Thank you so much in advance!
$9(a-1)^2 +3(a-1) - 2=(3(a-1)-1)(3(a-1)+2)$
$=(3a-4)(3a-1)$
If you write $x=a-1$ then you get $9x^2+3x-2$. The last expression has roots $-2/3$ and $1/3$ so we can write it like
$$9x^2+3x-2=9(x-1/3)(x+2/3)=(3x-1)(3x+2)$$
Now use again $x=a-1$ and get
$$(3(a-1)-1)(3(a-1)+2)=(3a-4)(3a-1)$$
Making "a-1" be "a" doesn't make sense, but using some other name for it does; you could write $$ 9t^2 + 3t - 2 $$ for instance. The roots of that quadratic are \begin{align} \frac{-3 \pm \sqrt{9 + 4 \cdot 2 \cdot 9}}{18} &= \frac{-3 \pm 3\sqrt{1 + 4 \cdot 2 }}{18} \\ & = \frac{-1 \pm 1\sqrt{9}}{6}\\ & = \frac{-1 \pm 3}{6}\\ & = \frac{1}{3}, \frac{-2}{3}\\ \end{align} So it factors as something proportional to $$(t-1/3)(t + 2/3)$$. Given the leading coefficient is $9$, you know that it must be $$ (3t-1)(3t+2) $$ And then remembering that $t = a-1$, you can get a final answer.

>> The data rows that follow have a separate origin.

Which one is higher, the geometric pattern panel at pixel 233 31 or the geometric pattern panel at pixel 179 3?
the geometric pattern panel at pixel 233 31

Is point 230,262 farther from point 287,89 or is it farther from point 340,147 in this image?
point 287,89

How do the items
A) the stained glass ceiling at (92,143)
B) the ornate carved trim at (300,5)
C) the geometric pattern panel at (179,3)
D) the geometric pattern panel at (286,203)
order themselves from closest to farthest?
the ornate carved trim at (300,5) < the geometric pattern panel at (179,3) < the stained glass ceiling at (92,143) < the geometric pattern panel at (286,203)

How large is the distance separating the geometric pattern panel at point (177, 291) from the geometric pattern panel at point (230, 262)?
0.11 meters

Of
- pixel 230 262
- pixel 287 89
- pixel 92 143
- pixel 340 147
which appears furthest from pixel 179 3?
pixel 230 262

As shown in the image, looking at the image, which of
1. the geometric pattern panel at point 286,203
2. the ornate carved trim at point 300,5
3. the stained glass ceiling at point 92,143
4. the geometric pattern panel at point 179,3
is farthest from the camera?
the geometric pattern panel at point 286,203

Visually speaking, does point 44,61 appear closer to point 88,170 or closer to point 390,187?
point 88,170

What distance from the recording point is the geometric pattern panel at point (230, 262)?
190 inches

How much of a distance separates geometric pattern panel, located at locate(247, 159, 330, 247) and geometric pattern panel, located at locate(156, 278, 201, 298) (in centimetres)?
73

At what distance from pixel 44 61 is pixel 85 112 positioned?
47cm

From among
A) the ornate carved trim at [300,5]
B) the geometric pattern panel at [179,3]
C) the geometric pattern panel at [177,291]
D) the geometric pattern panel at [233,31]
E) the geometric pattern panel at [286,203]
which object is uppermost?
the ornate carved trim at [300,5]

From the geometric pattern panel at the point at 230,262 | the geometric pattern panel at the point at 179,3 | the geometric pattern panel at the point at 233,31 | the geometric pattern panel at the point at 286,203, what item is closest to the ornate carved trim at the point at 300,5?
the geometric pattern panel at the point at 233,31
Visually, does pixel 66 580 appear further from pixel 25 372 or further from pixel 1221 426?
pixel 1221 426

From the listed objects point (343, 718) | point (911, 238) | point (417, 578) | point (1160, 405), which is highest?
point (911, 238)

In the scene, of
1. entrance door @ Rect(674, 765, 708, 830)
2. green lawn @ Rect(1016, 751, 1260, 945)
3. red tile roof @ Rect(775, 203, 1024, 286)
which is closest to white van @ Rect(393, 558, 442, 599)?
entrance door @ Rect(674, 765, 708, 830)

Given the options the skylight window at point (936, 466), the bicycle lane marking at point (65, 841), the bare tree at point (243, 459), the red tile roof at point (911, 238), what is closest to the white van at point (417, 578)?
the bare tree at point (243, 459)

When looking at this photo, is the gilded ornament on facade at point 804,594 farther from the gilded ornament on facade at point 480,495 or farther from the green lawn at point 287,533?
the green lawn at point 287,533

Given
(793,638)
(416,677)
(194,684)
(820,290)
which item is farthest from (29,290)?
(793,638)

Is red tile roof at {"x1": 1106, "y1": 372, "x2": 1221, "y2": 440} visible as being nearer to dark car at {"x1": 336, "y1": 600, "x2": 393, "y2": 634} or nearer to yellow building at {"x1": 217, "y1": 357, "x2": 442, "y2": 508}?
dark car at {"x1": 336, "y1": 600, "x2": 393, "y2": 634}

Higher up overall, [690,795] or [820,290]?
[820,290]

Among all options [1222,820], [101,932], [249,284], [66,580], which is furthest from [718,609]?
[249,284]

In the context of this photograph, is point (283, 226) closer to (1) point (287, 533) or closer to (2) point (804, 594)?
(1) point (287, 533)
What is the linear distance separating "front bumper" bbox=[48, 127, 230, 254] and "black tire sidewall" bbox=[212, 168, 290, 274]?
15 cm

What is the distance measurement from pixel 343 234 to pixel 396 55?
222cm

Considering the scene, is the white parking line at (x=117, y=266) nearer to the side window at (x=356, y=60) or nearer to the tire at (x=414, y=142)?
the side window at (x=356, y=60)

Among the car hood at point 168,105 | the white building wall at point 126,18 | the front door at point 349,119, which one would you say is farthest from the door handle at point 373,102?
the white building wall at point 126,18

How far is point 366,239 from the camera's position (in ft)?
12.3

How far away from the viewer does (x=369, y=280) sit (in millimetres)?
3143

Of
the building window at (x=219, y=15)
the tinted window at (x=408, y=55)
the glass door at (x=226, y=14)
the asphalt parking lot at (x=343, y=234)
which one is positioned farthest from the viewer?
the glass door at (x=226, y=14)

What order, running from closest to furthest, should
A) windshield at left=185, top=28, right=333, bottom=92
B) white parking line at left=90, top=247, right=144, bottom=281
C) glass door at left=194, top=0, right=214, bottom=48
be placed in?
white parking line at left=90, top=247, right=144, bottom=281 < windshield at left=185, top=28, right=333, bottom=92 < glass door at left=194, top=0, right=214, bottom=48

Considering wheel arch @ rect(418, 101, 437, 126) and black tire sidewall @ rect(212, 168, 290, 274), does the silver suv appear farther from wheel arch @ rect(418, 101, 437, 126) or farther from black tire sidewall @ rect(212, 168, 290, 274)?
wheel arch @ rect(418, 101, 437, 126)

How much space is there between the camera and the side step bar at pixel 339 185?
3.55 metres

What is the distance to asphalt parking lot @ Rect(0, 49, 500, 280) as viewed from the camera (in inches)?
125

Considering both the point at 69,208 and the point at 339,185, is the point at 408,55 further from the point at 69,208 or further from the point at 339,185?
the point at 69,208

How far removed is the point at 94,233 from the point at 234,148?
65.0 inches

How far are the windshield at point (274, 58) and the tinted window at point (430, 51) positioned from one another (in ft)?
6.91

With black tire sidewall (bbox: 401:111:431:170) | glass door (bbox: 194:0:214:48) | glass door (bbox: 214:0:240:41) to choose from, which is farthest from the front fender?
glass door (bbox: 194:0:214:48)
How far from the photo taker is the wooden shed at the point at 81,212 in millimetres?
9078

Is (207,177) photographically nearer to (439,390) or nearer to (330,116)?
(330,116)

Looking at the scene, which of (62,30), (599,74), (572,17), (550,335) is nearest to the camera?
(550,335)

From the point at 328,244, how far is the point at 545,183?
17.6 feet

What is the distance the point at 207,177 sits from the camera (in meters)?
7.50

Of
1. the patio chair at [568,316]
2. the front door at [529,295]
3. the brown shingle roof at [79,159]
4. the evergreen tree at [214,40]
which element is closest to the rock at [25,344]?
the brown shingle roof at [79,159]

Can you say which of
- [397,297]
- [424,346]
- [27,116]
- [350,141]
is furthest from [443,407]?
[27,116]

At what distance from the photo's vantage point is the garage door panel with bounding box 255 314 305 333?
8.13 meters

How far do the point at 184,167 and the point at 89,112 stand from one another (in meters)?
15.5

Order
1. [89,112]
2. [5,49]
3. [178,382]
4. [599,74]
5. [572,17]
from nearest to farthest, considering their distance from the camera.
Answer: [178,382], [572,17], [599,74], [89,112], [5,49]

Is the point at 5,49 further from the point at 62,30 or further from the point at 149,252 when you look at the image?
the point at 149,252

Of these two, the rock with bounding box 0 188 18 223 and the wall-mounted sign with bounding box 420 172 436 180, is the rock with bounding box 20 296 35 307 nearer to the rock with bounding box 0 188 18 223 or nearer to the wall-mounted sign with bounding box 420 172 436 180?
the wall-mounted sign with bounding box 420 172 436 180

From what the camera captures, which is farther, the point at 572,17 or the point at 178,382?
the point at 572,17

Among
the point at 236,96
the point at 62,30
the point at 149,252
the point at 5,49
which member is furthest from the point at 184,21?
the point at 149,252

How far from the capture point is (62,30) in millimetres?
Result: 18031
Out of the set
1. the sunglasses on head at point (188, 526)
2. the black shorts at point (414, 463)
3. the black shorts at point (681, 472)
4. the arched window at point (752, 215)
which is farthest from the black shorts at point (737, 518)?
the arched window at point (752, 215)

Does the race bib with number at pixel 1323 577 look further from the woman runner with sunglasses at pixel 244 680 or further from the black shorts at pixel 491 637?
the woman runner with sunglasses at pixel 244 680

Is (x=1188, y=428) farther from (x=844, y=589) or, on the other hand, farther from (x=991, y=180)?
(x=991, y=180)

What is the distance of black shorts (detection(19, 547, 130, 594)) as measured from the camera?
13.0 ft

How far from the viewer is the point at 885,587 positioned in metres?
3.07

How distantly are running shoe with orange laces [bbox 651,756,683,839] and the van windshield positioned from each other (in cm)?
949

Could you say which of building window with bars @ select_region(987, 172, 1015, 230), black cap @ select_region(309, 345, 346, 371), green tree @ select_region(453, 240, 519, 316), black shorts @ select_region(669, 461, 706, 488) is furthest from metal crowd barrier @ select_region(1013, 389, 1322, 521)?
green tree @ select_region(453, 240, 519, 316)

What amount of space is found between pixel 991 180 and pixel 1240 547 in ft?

$x=a-1\\ 9x^2+3x-2=0\\ \Delta=9+72=81\\ \sqrt{\Delta}=9\\ x=\frac{-3 \pm 9}{18} = \pm \frac{1}{2}-\frac{1}{6}\\ a=x+1=\pm \frac{1}{2}-\frac{1}{6}+1 = \pm \frac{1}{2}+\frac{5}{6}$
$$9(a-1)^2 +3(a-1)-2=9(a^2-2a+1)+3a-3-2=$$ $$=9a^2-18a+9+3a-5=9a^2-15a+4=$$ $$(9a^2-1)-(15a-5)=(3a+1)(3a-1)-5(3a-1)=$$ $$(3a-1)(3a+1-5)=(3a-1)(3a-4)$$
$\begin{align}{\bf Hint}\,\ {\rm Let}\,\ x = 3(a\!-\!1).\ {\rm Then}\qquad &9(a\!-\!1)^2 +3(a\!-\!1)-2\\ =\ &x^2 + x - 2\\ =\ &(x+2)(x-1)\end{align}$
Remark $ $ Above is a special case of the AC-method, which gives a general way to change variables to transform polynomials to have leading coefficient $=1.\,$ This general method is well-worth learning since it often proves useful.